The Daily Sandwich

"We have to learn the lesson that intellectual honesty is fundamental for everything we cherish." -Sir Karl Popper

Location: Boston, Massachusetts, United States


Thursday, July 06, 2006

Globe reporter chimes in on TNR/blog dustup

And just try to guess whose side he takes. I'm no blog apologist. Like everyone else (even professional journalists), liberal bloggers make mistakes. They lose their temper. They can unwittingly spread misinformation. But the mainstream press has picked an 'angle' from which to write about liberal blogs, and it's as inaccurate as any blog post: liberal bloggers are extremists, fascists who want to violently do away with the press and take its place. Odd, given that the story comes within a week of conservative blogs 'outing' reporters' personal information and encouraging harassment while calling for their imprisonment or execution.

But on to the article. If you haven't been following the story of blogs v New Republic, the article's shortcomings won't be immediately apparent. But in covering TNR's attacks, the reporter fails to mention that A) the magazine's Jason Zengerle printed a forged e-mail to make his case, B) had no evidence to back up his claims that the blogosphere was run like a pyramid scheme, and C) that several other TNR writers got into the action making personal attacks and comparing bloggers as a whole to Nazis without adding anything to Zengerle's initial accusations.

That hyperbole justifiably angered a lot of bloggers, as being called a fascist or Stalinist tends to do. It was just the sort of behavior the blogs are accused of, and TNR uses the outraged response of bloggers as evidence that they really are Nazis after all, and the magazine is the victim. But the Boston Globe article is too busy talking about "violent" bloggers and TNR's "decades-long history and elite reputation" to mention any of that.

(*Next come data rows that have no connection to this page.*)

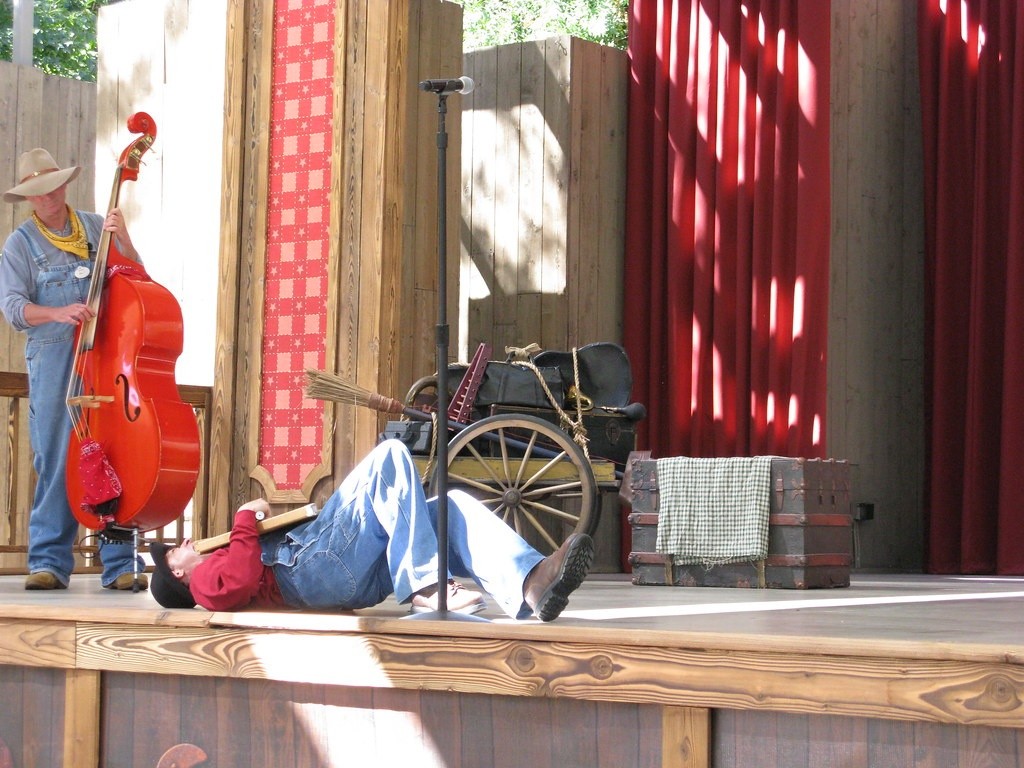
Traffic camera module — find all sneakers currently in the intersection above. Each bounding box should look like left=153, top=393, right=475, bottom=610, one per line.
left=410, top=579, right=488, bottom=615
left=522, top=532, right=595, bottom=623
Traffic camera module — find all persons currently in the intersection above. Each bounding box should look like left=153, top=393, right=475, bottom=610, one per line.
left=0, top=147, right=148, bottom=591
left=150, top=438, right=595, bottom=621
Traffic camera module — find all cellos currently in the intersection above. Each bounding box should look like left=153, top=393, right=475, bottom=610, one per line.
left=62, top=110, right=202, bottom=594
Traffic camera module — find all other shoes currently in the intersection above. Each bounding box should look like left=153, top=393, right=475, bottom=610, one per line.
left=103, top=573, right=149, bottom=590
left=24, top=572, right=68, bottom=589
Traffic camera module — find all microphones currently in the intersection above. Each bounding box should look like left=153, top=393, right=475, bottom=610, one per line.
left=418, top=75, right=475, bottom=95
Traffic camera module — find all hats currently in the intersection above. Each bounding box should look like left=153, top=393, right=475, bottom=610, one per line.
left=150, top=541, right=196, bottom=609
left=3, top=148, right=82, bottom=202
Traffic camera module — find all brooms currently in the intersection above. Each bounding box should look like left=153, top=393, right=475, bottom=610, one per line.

I guess it's fitting that many bloggers were inspired to start their sites by the failures of the press over the last decade-- the endless reporting on Whitewater and Clinton's sex life, the hammering of Al Gore in 2000 and John Kerry in 2004, the uncritical reporting of phony intelligence in the run-up to the Iraq war, and so on-- only to find themselves the latest targets of the press corps' ire.